**Texte fourni**
______________________________
Louis Bélanger : Ceux que l’on porte
Le cinéaste Louis Bélanger se commet pour la première fois au théâtre en dirigeant Louis Champagne dans Mort de peine, la plus récente pièce d’Yvan Bienvenue.
Ces jours-ci, l’homme derrière Post-Mortem et Gaz Bar Blues est sur tous les fronts. Au moment même où The Timekeeper (L’Heure de vérité), son plus récent film, prend l’affiche (voir le texte de Manon Dumais dans la section Cinéma), Louis Bélanger se lance dans le tournage du prochain, Demande à ceux qui restent, un long-métrage coécrit avec nul autre qu’Alexis Martin. Nous avons rencontré Bélanger sur la charmante terrasse du nouveau Théâtre de Quat’Sous pour lui parler non pas de cinéma mais bien de théâtre, plus précisément de sa première expérience de mise en scène.
______________________________
**Consignes**
1 > Recopiez fidèlement le passage de l'article sur Louis Bélanger situé entre « Louis Bélanger : Ceux » et « mise en scène. », ces deux extraits compris.
2 > Répondez brièvement à ces questions sur l'article sur Louis Bélanger :
(a) Quelle pièce Louis Bélanger met-il en scène, et qui en est l'auteur ?
(b) Avec qui a-t-il coécrit le long-métrage Demande à ceux qui restent ?
(c) Où a eu lieu la rencontre avec Louis Bélanger ?

**Données**
______________________________
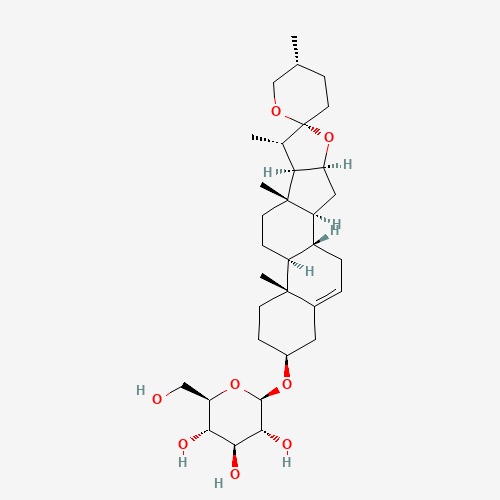 14144-06-0 Disogluside chemical structure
______________________________
**Réponses**
1 >
Louis Bélanger : Ceux que l’on porte
Le cinéaste Louis Bélanger se commet pour la première fois au théâtre en dirigeant Louis Champagne dans Mort de peine, la plus récente pièce d’Yvan Bienvenue.
Ces jours-ci, l’homme derrière Post-Mortem et Gaz Bar Blues est sur tous les fronts. Au moment même où The Timekeeper (L’Heure de vérité), son plus récent film, prend l’affiche (voir le texte de Manon Dumais dans la section Cinéma), Louis Bélanger se lance dans le tournage du prochain, Demande à ceux qui restent, un long-métrage coécrit avec nul autre qu’Alexis Martin. Nous avons rencontré Bélanger sur la charmante terrasse du nouveau Théâtre de Quat’Sous pour lui parler non pas de cinéma mais bien de théâtre, plus précisément de sa première expérience de mise en scène.

2 >
(a) Mort de peine, d'Yvan Bienvenue.
(b) Avec Alexis Martin.
(c) Sur la terrasse du nouveau Théâtre de Quat'Sous.